I’ve read 315 picture books this year; but blogged about very few. That doesn’t count the 42 new picture books the library received this week.
One of my favorites is Wait by Antoinette Portis. It reminds me of when ML was little. We had to stop and look at every rock, bug, stick, cat, dog, and shiny thing we passed. A four block walk to the park often took fifteen minutes. One of the joys of being around young children is seeing the world through their eyes. No matter how hurried we are, they always seem to find something to remind us why it’s important to slow down and wait.
I promise I won’t keep you waiting any longer. I’m back to blogging about picture books. And Julia will keep us up to date on middle grade novels.
When ML was a preschooler, she loved to make up words. She still does. When Froodle by Antoinette Portis showed up at the library, I knew ML would love it. It was perfect timing. Last week in the post Dear Ms. Shaw, Sorry ML was late I wrote about ML’s fascination with birds. Currently, there are three teeny tiny sparrow eggs in our birdhouse.
The book highlights all the places we see birds at our house… resting on the power lines, hiding in the bushes, singing from the trees, perched on the neighbor’s for rent sign and peeking over our side door awning.

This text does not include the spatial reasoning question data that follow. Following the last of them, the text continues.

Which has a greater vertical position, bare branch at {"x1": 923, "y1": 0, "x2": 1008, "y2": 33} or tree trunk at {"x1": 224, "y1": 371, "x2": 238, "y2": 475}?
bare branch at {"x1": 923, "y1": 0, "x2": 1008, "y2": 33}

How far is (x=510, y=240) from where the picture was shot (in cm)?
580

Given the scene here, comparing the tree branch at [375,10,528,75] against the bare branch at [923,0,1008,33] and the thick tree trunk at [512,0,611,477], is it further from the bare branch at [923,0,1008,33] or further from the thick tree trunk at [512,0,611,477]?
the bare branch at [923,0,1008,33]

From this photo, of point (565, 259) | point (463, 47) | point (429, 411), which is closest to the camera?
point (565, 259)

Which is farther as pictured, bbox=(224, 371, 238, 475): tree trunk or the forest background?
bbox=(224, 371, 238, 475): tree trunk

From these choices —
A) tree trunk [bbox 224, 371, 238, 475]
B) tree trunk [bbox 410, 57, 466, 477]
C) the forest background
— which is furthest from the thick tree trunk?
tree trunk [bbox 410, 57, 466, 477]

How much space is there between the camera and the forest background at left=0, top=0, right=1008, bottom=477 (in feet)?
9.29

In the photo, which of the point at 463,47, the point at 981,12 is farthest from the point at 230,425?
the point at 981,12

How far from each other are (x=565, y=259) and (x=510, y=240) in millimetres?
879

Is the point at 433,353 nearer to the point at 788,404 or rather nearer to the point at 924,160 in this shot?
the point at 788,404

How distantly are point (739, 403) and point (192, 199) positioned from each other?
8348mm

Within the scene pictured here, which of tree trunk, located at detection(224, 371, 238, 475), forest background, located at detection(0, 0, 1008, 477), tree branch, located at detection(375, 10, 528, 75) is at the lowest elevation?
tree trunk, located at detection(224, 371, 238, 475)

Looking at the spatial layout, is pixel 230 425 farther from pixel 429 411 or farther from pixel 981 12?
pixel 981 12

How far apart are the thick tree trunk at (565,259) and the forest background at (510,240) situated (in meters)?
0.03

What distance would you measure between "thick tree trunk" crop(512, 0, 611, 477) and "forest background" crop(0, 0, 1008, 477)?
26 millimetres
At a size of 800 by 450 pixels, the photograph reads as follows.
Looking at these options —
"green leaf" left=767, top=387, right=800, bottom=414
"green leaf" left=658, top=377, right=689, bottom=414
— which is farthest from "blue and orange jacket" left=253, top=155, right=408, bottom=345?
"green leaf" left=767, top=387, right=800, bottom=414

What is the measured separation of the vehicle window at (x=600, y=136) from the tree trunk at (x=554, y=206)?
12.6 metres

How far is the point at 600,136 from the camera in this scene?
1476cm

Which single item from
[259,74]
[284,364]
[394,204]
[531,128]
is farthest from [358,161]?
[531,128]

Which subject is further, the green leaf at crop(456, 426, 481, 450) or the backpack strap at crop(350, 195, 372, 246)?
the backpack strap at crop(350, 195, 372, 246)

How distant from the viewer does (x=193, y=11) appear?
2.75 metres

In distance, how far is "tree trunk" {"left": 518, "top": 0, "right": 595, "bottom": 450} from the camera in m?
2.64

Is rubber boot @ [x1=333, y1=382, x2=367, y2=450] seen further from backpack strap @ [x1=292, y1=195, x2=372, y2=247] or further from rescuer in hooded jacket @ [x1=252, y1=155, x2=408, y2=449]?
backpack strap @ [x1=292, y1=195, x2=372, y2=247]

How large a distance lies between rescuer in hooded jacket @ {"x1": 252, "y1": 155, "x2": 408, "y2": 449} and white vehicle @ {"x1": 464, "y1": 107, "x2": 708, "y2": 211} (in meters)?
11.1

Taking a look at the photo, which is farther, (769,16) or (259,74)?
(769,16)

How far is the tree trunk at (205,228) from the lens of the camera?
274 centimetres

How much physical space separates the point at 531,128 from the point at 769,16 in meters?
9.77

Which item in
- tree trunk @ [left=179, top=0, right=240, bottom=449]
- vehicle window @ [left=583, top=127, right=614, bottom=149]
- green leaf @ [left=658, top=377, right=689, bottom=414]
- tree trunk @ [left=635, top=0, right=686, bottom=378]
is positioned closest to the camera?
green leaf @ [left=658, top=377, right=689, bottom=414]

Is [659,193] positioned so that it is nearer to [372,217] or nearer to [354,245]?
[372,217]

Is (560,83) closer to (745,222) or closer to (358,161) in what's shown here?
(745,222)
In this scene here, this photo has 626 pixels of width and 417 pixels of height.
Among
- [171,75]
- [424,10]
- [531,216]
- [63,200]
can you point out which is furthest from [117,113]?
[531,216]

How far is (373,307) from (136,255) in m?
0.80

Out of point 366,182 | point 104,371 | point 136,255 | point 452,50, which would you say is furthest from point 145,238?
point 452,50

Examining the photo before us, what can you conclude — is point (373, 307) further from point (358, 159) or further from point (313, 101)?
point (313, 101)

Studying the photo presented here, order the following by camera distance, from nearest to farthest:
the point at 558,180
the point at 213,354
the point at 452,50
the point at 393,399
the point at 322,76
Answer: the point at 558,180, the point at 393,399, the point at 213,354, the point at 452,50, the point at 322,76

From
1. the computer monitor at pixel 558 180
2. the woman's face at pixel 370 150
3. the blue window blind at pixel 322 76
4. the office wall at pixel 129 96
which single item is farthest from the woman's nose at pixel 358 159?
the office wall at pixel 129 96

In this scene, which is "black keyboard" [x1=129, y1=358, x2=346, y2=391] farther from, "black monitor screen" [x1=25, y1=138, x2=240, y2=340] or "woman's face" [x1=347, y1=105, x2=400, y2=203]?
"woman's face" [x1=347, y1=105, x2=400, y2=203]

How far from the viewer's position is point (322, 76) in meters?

The combination of silly words and perceived personalities of various types of birds amuses. It’s hard to pick a favorite silly word from the book when it includes words like snoobly, zickle, itsy boggen, zinker triggy, pleemish and many more.
We’re looking forward to hearing our little brown sparrows when they hatch. What do you think they will say?
ML loves to play with boxes. When she was four, she created an amazing gift for her father. It was a box with all sorts of items glued to it; pom poms, googly eyes, pipe cleaners, aluminum foil. She worked on this gift for weeks. It was her first sculpture.
Boxes encourage imaginative play. We love two picture books about boxes. Not a Box by Antoinette Portis has simple text and illustrations so you can focus on all the things a box can be. Chloe by Peter McCarty shows why the box the television came in is more fun than the show on television. Let’s just say, bubble wrap is a part of the story.
The Finnish government does something very cool with boxes. In an attempt to reduce the baby mortality rate, they began providing boxes for expectant mothers 75 years ago. These boxes contain clothes, baby bath items, a mattress and bedding. The mattress and bedding fit snugly in the box. It becomes a a small, intimate crib that can be moved throughout the home. They even include a picture book in each box. As the child grows, I am sure the box becomes an airplane, a boat, a house, a spaceship, a robot; whatever the child’s imagination creates.